NBC 15 interviewed Dixon Wednesday at the scene where employee Clay Crutcher was just hit and killed by a car driving in a construction zone.
You'd think a crime scene, orange cones, construction and police cars would keep drivers in check....Dixon saw otherwise.
“I’ve seen two more cars going in the wrong lane here in the last five minutes and that’s just the way it happens,” Dixon said.
Dixon says something's got to change or innocent construction employee's will continue to die.
“They’re trying to make a living to support their families and just every day it’s like they’re running a gauntlet,” Dixon said.
Valerie Greenhouse lives along the DIP construction zone where Crutcher was killed.
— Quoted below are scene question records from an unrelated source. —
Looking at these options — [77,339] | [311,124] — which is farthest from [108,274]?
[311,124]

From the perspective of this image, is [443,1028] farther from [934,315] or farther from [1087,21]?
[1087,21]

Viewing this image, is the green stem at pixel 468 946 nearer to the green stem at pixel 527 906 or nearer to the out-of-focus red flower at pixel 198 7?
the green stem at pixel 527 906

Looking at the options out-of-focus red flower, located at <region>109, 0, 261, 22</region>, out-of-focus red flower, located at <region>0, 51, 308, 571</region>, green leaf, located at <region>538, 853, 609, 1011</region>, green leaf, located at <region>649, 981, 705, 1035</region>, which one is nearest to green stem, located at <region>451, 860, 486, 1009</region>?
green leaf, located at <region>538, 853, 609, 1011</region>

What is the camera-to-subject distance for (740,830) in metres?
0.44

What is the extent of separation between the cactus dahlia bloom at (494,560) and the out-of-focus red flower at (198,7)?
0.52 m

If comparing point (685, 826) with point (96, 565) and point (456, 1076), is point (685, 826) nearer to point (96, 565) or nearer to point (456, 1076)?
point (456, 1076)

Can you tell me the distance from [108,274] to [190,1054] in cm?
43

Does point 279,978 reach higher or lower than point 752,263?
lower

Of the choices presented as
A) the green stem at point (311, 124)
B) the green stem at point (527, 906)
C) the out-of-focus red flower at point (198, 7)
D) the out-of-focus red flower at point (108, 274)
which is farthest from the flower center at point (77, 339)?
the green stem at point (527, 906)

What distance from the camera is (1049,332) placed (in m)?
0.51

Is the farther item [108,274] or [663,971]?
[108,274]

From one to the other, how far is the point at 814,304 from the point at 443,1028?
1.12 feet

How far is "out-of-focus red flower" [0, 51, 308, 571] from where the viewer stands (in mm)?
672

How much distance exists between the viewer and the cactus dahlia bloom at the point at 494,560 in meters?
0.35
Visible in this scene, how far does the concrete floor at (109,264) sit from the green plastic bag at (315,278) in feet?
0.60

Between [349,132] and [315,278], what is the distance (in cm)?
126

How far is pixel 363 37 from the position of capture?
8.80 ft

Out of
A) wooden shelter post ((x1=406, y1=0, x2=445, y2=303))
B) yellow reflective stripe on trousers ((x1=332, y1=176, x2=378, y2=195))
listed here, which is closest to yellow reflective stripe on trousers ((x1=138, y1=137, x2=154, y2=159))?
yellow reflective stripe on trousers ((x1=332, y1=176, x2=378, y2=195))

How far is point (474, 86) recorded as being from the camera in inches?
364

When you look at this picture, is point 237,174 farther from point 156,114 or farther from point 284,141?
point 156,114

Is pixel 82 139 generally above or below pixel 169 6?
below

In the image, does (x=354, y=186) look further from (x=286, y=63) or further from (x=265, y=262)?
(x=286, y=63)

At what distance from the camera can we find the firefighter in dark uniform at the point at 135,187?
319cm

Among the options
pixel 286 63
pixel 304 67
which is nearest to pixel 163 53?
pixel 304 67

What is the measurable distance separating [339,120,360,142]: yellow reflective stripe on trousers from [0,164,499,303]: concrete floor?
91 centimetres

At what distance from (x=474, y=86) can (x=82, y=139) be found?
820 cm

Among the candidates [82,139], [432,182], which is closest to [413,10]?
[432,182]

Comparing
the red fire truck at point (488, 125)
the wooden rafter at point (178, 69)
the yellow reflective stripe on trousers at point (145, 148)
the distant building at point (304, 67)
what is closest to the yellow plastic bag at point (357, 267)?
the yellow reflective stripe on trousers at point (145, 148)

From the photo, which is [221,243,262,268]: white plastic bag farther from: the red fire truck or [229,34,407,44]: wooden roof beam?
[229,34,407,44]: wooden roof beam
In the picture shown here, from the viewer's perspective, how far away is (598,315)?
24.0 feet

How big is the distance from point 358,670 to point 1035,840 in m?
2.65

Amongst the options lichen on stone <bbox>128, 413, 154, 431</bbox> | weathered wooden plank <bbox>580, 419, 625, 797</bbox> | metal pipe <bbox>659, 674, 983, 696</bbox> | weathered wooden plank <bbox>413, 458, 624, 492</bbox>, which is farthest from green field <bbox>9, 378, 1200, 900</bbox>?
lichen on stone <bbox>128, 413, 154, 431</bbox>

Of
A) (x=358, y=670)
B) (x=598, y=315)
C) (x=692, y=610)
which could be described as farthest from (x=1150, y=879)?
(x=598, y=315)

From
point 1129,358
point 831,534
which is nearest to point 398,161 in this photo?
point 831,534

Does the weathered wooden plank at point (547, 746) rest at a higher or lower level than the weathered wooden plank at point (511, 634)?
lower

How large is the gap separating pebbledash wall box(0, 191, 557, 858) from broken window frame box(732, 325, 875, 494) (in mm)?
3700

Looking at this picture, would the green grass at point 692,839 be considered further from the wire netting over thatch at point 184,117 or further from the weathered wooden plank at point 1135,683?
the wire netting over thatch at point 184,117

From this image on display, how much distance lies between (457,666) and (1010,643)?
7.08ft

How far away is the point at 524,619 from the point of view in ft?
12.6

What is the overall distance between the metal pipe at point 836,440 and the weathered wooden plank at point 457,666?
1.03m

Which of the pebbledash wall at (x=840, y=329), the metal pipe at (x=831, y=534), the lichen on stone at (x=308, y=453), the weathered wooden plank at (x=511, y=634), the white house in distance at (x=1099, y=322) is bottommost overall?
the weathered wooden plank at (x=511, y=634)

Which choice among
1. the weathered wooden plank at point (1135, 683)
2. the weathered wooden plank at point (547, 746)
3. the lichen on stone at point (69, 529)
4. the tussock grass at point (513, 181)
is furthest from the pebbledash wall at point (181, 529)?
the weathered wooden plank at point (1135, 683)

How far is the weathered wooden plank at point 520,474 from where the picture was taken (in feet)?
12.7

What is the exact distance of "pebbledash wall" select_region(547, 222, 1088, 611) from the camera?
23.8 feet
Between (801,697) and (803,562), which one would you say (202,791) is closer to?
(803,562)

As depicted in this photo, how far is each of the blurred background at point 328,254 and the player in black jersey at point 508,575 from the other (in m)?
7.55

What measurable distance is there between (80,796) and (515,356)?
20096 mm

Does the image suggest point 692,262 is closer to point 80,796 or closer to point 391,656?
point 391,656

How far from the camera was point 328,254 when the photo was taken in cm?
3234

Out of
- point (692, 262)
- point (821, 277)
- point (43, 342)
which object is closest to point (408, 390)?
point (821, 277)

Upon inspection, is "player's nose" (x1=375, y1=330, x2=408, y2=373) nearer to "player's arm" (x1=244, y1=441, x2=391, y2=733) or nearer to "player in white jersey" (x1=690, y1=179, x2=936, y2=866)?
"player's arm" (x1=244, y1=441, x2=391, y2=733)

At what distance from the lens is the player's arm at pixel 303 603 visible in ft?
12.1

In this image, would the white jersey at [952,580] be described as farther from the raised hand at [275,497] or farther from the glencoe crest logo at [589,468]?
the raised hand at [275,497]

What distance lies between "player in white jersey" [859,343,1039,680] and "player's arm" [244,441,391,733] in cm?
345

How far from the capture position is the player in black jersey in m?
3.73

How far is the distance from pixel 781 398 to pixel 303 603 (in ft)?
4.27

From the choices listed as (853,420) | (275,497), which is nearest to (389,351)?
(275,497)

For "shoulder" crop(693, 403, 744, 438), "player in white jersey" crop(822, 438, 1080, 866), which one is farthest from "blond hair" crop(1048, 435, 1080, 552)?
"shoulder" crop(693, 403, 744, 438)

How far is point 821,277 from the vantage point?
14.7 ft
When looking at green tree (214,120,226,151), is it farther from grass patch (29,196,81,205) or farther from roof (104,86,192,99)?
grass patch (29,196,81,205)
She's witnessed people ignoring the cones too
“I’ve seen people run over them, they have them blocked off where you have to say on one side but for some reason everyone’s in a hurry,” Greenhouse said.
Greenhouse and Dixon want more drivers to think less about rushing and more about sparing lives by following the law.
“We all need to be more compassionate,” Greenhouse said.
The owners of John G. Walton construction company fought to create a law after losing their own son in a construction zone.
In 2017, Governor Kay Ivey signed the Marshall James Walton Highway Safety Act making vehicular homicide a class c felony punishable with one to 9 years in prison.